● **BRANO ESTRATTO**
+-------+

Quando Domenico guardó per l’ultima volta dall’alto del promontorio il mare di Tropea aveva sette anni, stava per compirne otto. Era nato il 7 aprile 1869: giá era vispo, giá curioso; cercava di cominciare a capire il mondo, anche se non ne era cosciente: aveva solo sette anni. Suo padre, Gaetano, era ciabattino o come si dice oggi "calzolaio"; sua madre Anna (che di cognome faceva Lorenzo), se ne stava a casa, dove di lavoro ce n’era parecchio con i suoi quattro figli. La fame del Sud come in tanti altri casi costrinse Gaetano ad emigrare verso una terra ignota - al di lá dell’Oceano, vicina all’Argentina -, perché lí viveva giá da qualche tempo un cugino. Ma non viveva nella capitale: viveva in un paesino dallo strano nome di Tacuarembó.

+-------+

● **ISTRUZIONI**
A. Secondo il brano su Domenico, in quale paese viveva il cugino di Gaetano?
B. Prosegui il brano su Domenico dopo l'ultima frase.
Le righe non hanno alcun legame con il brano su Domenico.

+-------+

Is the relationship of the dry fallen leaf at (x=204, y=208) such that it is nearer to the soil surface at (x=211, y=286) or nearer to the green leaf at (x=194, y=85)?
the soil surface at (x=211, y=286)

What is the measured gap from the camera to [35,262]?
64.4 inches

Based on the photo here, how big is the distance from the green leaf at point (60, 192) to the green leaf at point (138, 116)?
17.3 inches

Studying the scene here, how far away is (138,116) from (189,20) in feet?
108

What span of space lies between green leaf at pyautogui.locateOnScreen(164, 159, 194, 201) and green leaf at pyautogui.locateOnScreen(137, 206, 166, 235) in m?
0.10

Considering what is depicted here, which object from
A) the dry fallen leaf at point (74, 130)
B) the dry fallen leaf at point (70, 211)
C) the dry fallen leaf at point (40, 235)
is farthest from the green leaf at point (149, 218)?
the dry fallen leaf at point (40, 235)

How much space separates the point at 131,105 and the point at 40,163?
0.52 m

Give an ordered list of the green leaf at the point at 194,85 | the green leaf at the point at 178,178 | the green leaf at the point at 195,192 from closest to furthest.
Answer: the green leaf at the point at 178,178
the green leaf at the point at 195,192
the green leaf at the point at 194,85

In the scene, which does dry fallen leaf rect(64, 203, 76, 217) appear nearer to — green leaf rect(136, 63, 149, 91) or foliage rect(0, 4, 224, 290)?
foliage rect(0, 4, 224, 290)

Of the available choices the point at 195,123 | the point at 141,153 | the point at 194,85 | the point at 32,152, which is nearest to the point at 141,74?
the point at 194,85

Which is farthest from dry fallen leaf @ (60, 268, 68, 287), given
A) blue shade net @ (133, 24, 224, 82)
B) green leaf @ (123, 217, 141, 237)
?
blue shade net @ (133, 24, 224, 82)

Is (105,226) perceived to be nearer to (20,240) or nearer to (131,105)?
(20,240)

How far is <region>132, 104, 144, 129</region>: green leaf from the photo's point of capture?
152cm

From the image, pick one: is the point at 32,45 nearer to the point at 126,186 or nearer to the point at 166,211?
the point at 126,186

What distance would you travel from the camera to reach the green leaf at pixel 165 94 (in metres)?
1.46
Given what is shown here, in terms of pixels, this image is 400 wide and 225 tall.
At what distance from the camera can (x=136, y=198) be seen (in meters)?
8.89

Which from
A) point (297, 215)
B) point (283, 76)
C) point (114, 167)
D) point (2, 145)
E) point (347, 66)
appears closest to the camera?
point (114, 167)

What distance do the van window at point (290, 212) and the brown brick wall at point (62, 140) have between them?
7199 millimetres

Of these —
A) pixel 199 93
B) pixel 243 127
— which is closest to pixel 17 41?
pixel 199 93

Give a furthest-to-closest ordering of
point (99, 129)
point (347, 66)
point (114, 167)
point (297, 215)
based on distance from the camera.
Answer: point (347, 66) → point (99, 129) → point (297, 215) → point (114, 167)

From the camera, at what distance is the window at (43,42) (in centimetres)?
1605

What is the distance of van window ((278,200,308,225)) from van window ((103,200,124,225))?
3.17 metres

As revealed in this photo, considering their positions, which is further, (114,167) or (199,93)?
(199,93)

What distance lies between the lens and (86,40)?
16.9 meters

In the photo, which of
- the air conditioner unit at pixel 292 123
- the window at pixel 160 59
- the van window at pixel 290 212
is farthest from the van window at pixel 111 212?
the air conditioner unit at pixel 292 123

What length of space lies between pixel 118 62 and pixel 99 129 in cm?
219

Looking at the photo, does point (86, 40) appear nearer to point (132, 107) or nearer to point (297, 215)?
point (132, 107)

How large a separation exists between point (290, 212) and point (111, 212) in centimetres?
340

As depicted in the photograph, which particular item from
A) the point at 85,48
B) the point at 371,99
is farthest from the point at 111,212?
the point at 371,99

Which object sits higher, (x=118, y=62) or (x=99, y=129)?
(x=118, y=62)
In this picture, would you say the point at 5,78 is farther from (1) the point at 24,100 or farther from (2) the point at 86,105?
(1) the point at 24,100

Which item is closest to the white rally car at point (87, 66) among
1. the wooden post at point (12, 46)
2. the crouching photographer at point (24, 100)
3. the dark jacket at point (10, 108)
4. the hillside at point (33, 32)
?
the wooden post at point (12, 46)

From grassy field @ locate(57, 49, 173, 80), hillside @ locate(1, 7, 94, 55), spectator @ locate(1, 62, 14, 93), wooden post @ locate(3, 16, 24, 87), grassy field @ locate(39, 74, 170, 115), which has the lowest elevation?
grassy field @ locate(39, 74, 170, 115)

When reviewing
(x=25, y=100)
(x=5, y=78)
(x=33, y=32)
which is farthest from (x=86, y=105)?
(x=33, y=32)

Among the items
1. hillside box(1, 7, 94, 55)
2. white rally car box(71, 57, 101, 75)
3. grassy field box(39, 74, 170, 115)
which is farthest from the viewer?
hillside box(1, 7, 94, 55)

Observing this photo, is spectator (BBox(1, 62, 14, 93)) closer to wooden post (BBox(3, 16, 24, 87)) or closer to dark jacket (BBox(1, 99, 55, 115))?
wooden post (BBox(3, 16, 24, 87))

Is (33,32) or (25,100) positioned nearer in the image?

+-------+

● **RISPOSTE PER COMPITO**
A. A Tacuarembó.

B.
Fu cosí che nel 1877 - con 8 anni compiuti e con il suo dialetto come unica identitá che la sua terra gli consentí portarsi indietro - Domenico arrivó al porto di Montevideo e dopo tre giorni di viaggio in "carreta" mise piede nella sconosciuta Tacuarembó, con il padre, la madre e i fratelli. Il padre Gaetano nella nuova terra continuó a fare il ciabattino, mentre la madre aiutava nelle pulizie una famiglia di estancieros. Misteriosamente la nuova terra fu capace di far sparire l’antica fame del Meridione; e l’Uruguay offrí qualcosa di piú al figlio di Gaetano: sfamare la sua straordinaria e incipiente capacitá intellettuale; come successe poi con tanti altri emigranti dal "cervello fino". I compagni di scuola e i nuovi amici non lo chiamavano piú Domenico, per tutti era Domingo, Domingo Arena.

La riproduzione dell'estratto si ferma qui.